A more serious problem is the ‘ecological fallacy’. We cannot know for sure whether, for example, high mortality in a deprived area is explained by the most deprived individuals being the ones more likely to die (Case and Kraftman, 2022). A deprivation index is based on averages across the local population, where not everyone will be poor or unemployed, etc. Especially with a rare event such as death, it is quite possible that it is the better-off people living in a deprived area who have a higher mortality rate. The UK Institute for Fiscal Studies health inequality review cautions us that
For policy purposes … we need to identify causal mechanisms that take us back to labour markets, pollution, social support, healthcare and other aspects of the way that society is structured. For these purposes, the deprivation index – a blend of components that includes income, employment, education, crime, environment and even health – is over-aggregated. (Case and Kraftman, 2022, p.11)
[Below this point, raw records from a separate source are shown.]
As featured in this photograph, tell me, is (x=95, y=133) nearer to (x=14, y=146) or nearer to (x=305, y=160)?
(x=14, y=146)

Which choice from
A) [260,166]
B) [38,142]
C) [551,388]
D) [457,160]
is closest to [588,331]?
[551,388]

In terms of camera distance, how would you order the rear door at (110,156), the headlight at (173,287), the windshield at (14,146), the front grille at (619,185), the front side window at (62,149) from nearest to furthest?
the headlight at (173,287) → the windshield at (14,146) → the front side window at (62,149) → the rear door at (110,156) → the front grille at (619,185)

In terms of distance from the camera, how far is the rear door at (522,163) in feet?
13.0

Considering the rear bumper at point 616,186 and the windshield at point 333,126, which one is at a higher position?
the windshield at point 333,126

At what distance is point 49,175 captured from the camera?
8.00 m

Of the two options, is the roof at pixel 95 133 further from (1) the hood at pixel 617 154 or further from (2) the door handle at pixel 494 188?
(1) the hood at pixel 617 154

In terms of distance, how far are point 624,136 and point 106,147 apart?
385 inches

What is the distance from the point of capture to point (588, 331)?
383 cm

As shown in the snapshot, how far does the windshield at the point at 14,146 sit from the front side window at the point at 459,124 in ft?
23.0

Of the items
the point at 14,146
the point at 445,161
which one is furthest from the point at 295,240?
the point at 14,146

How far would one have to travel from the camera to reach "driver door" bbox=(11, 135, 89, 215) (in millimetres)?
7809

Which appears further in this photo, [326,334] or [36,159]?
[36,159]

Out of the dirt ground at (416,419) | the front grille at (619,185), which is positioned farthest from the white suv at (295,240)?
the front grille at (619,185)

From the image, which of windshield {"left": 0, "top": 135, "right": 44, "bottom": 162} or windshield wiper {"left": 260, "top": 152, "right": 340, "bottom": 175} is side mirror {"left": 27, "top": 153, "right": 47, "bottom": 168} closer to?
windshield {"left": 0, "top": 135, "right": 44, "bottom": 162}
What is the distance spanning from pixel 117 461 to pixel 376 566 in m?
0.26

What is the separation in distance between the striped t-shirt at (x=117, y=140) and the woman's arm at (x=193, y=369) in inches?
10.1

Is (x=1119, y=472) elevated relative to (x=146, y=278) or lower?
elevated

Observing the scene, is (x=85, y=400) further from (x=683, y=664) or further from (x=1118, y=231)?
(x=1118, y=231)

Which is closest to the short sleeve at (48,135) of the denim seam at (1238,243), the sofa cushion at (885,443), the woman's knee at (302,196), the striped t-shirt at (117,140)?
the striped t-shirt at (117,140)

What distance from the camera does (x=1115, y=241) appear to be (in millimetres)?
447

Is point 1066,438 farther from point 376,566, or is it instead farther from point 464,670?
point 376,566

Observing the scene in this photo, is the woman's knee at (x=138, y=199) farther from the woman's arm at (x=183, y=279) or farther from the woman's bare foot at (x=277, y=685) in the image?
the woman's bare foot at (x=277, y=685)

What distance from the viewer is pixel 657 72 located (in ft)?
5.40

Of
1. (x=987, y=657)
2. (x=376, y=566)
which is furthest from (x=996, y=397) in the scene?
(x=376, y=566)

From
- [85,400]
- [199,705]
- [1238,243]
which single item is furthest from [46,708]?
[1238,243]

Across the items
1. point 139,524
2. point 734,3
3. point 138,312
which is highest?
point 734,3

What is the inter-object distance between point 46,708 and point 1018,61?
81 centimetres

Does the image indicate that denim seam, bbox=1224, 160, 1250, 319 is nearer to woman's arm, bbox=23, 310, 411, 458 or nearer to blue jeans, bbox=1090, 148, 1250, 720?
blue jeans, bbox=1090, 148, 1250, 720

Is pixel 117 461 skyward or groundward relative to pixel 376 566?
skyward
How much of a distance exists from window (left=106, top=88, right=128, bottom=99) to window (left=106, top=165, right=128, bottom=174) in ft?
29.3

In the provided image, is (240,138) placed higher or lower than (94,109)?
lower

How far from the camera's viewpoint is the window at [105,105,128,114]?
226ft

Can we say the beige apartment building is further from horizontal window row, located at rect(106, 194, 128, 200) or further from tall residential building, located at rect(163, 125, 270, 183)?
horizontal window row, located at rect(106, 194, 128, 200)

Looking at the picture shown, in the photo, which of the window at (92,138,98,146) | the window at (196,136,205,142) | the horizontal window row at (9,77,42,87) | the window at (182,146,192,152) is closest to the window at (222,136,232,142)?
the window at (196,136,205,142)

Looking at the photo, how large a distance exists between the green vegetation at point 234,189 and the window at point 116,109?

However, it is a lot easier to implement area-level policy interventions than to intervene in the structure of occupations or status within a whole society. The well-known Marmot reviews of health inequality in the UK use area deprivation measures more often than other measures of socioeconomic position (Marmot et al., 2020). One of the best recent studies of health inequality in the UK using area deprivation found that around 30 per cent of premature deaths (deaths before age 75) could be attributed to deprivation (Lewer et al., 2020); but the index of deprivation used to define socioeconomic position combined ‘information about seven domains: income, employment, education levels, crime, health, availability of services, and local environment’ (p. 34). It is not straightforward to pin down the causal narratives that might link these various items to the causes of premature mortality. Deprivation and mortality risk could have been linked by more people being murdered, having damp insanitary housing, being unable to access health services, or any combination of these plus the effects of other items in the index.